Questions on scene geometry:

_ _ _ _ _ _ _

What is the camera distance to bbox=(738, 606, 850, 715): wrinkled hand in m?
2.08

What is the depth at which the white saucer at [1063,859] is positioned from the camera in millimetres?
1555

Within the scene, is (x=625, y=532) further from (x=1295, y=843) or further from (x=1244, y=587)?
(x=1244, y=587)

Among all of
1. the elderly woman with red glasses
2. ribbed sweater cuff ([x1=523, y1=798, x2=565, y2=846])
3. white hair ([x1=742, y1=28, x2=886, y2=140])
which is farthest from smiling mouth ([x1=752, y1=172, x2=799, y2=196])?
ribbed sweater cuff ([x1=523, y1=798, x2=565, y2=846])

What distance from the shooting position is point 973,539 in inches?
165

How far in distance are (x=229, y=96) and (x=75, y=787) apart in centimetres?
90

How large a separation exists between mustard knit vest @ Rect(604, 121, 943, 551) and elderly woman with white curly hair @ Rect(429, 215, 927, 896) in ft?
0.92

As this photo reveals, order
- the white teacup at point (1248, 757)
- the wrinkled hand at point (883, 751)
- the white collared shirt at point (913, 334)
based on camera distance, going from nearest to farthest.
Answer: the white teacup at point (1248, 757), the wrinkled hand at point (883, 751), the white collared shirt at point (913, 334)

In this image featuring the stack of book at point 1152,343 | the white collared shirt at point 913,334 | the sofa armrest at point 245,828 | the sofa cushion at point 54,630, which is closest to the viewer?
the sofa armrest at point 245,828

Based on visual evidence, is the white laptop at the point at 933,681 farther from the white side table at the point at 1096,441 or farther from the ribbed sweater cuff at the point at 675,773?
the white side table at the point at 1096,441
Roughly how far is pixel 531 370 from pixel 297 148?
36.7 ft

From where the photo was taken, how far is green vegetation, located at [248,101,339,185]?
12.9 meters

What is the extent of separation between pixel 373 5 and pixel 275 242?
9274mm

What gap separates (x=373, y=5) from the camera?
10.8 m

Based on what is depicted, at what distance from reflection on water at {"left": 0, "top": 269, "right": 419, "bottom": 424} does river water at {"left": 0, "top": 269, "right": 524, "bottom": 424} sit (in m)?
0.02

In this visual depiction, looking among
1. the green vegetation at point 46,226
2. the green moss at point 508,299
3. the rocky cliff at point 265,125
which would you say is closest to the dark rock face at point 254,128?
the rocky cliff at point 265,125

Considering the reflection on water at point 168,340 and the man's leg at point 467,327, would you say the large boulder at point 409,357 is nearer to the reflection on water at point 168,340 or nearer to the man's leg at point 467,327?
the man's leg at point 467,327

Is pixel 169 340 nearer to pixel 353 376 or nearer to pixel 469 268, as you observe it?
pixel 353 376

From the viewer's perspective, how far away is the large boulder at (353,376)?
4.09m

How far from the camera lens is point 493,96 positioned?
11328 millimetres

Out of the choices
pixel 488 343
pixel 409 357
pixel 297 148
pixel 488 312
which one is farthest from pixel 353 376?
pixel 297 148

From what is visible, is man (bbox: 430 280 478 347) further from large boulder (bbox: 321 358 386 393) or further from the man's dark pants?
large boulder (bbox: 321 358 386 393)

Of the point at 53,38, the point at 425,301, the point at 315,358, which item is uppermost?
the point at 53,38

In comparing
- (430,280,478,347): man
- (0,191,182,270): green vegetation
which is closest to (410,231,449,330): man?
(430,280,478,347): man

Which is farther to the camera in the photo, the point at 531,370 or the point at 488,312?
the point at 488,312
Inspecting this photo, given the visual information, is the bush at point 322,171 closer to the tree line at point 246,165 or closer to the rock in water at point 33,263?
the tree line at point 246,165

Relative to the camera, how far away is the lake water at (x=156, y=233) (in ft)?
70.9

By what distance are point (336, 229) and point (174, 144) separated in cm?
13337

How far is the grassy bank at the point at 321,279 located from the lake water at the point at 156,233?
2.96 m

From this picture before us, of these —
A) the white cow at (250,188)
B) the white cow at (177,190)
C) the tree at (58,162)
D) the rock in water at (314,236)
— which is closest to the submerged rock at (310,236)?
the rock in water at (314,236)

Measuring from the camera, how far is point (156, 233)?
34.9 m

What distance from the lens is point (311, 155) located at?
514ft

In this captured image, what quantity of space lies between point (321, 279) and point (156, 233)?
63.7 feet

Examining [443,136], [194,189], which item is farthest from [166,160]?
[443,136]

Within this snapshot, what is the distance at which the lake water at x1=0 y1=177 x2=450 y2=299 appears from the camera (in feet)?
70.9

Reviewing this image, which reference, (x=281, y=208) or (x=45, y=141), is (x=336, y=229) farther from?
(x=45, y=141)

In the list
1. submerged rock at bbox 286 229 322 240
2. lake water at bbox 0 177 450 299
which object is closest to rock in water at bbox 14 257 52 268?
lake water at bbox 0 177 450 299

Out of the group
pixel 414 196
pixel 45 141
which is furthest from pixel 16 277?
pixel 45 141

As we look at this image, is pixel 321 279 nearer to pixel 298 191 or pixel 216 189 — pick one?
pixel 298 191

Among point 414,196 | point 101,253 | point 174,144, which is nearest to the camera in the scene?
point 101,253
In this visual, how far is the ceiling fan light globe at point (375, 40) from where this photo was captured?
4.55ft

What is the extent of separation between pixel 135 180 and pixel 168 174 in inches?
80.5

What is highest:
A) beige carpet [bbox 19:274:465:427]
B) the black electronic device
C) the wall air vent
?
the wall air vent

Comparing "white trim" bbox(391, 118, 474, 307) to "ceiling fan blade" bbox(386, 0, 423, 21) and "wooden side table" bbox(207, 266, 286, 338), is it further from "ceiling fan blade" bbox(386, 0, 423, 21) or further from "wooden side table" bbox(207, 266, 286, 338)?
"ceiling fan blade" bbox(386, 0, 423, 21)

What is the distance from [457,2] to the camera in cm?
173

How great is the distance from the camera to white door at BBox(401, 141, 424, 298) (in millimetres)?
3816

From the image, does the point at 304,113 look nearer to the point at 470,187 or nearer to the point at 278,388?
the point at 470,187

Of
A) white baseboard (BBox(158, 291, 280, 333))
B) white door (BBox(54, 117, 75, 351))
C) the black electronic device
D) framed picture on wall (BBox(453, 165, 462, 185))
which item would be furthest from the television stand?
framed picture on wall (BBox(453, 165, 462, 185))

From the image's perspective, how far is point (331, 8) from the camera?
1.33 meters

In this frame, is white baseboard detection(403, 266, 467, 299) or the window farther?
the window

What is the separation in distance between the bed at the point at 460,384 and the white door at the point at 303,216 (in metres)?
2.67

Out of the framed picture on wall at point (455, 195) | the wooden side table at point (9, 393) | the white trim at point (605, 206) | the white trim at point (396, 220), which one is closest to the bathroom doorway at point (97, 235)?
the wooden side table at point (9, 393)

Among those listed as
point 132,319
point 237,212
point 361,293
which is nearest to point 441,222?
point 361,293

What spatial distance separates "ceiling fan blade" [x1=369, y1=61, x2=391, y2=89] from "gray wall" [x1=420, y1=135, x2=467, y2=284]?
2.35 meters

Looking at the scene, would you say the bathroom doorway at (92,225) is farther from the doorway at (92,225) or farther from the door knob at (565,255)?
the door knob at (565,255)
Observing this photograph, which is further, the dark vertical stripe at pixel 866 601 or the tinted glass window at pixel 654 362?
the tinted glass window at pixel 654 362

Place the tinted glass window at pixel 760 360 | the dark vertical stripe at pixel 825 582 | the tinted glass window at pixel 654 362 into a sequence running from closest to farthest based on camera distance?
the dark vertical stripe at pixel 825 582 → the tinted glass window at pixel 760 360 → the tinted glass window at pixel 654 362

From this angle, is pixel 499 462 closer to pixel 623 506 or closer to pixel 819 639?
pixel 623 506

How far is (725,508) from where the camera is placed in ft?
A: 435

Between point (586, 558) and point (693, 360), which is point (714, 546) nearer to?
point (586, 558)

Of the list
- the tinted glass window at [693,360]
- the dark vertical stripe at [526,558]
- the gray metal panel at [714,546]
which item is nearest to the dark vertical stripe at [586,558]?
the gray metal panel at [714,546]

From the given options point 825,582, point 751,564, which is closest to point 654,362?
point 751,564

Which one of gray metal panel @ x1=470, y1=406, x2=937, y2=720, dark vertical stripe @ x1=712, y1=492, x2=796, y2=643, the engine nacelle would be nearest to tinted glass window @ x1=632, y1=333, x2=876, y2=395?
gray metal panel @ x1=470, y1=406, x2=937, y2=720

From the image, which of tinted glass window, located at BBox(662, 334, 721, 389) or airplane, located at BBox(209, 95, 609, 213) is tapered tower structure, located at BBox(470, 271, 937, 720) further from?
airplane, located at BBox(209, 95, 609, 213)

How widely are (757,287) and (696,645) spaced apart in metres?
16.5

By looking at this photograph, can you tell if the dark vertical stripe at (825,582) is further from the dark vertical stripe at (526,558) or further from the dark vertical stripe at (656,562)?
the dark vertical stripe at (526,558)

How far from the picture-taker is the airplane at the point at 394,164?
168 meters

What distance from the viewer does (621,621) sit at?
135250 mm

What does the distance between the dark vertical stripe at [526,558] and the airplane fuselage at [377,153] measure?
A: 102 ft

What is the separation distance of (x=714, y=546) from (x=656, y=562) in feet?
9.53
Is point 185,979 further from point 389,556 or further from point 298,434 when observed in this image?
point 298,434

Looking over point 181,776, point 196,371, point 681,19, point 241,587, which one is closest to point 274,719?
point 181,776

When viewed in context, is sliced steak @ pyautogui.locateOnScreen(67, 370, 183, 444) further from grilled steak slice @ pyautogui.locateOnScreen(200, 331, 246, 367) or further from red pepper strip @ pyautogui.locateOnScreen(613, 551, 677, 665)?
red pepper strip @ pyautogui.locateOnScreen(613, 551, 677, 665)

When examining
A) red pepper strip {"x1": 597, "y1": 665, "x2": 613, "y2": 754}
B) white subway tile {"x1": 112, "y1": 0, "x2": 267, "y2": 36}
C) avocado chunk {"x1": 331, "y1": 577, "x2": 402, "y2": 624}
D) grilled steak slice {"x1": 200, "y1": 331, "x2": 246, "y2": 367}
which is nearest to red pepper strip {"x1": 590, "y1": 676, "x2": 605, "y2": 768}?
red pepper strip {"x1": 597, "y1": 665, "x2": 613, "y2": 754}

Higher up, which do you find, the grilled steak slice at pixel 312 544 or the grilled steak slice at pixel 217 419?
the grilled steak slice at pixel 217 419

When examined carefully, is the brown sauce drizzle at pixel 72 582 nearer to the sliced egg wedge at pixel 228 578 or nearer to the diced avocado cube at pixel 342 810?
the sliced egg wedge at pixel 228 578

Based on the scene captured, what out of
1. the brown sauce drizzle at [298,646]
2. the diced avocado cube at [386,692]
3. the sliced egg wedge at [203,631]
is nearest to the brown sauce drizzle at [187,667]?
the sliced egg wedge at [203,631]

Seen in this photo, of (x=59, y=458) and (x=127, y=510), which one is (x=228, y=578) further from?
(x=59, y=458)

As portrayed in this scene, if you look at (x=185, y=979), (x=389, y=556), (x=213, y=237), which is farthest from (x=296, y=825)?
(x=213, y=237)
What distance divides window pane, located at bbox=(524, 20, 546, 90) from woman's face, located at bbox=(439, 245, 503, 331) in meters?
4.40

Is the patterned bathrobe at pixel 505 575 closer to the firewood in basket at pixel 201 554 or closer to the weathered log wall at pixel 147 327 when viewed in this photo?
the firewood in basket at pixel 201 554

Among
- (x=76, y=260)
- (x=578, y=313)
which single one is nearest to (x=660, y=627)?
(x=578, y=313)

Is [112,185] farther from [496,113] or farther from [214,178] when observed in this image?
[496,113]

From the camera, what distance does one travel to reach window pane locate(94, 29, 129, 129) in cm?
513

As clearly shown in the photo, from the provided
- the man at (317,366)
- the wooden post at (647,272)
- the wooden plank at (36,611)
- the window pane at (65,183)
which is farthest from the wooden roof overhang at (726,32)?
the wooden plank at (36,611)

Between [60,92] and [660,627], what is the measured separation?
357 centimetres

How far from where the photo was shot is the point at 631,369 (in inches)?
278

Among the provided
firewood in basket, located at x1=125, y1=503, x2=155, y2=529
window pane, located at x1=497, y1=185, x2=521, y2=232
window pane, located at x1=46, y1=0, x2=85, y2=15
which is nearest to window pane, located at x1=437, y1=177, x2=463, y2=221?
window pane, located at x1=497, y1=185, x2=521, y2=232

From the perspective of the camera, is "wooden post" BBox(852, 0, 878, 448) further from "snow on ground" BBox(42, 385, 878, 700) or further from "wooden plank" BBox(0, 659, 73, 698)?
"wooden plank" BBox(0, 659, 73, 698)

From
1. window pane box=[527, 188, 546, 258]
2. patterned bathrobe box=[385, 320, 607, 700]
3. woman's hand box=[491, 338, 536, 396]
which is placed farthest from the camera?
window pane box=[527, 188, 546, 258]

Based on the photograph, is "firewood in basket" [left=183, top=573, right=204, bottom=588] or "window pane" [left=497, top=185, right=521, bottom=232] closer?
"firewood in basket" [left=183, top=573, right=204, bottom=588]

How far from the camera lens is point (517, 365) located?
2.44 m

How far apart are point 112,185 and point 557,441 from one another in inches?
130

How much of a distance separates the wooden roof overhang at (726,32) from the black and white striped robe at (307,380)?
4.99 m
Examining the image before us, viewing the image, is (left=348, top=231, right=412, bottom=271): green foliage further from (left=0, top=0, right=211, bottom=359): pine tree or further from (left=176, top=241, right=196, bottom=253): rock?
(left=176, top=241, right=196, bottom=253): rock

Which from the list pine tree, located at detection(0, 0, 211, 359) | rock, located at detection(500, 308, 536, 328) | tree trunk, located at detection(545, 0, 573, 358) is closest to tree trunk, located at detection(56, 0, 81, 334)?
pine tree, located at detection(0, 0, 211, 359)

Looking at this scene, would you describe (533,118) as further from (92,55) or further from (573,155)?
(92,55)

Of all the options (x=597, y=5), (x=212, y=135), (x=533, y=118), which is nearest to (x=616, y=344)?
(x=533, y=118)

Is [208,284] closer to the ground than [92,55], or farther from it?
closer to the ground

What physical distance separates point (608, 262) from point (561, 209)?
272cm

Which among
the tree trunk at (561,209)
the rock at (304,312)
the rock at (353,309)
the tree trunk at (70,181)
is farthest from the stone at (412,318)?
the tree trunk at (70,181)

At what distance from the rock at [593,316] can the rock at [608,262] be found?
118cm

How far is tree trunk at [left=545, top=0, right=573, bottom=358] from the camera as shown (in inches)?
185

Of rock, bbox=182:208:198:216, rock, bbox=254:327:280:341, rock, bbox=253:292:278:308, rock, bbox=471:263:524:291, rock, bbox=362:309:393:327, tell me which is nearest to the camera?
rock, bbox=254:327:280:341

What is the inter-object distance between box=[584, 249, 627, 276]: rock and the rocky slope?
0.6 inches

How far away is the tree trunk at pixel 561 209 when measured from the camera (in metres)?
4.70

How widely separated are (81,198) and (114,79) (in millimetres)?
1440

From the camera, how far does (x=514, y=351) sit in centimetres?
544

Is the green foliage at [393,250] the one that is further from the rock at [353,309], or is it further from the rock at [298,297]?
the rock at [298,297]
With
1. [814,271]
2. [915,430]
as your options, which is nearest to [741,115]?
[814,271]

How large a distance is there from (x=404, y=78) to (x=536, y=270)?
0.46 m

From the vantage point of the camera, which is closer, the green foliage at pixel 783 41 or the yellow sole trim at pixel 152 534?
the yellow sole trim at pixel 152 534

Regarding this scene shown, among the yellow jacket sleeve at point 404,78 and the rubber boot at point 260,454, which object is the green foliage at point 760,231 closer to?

_ _ _ _ _ _ _

» STATED PROBLEM: Render everything from the start of the records down to the line containing "Answer: the white" as a JSON list of strings, one string per line, with blank lines left out.

» ANSWER TO THIS TASK:
[
  "What is the camera distance to bbox=(738, 606, 850, 715): wrinkled hand in m?",
  "2.08",
  "What is the depth at which the white saucer at [1063,859] is positioned from the camera in millimetres?",
  "1555",
  "Within the scene, is (x=625, y=532) further from (x=1295, y=843) or further from (x=1244, y=587)?",
  "(x=1244, y=587)",
  "Among all of",
  "1. the elderly woman with red glasses",
  "2. ribbed sweater cuff ([x1=523, y1=798, x2=565, y2=846])",
  "3. white hair ([x1=742, y1=28, x2=886, y2=140])",
  "which is farthest from smiling mouth ([x1=752, y1=172, x2=799, y2=196])?",
  "ribbed sweater cuff ([x1=523, y1=798, x2=565, y2=846])",
  "What distance from the shooting position is point 973,539 in inches?",
  "165",
  "How far in distance are (x=229, y=96) and (x=75, y=787) apart in centimetres?",
  "90",
  "How large a separation exists between mustard knit vest @ Rect(604, 121, 943, 551) and elderly woman with white curly hair @ Rect(429, 215, 927, 896) in ft?",
  "0.92",
  "As this photo reveals, order",
  "- the white teacup at point (1248, 757)",
  "- the wrinkled hand at point (883, 751)",
  "- the white collared shirt at point (913, 334)",
  "based on camera distance, going from nearest to farthest.",
  "Answer: the white teacup at point (1248, 757), the wrinkled hand at point (883, 751), the white collared shirt at point (913, 334)"
]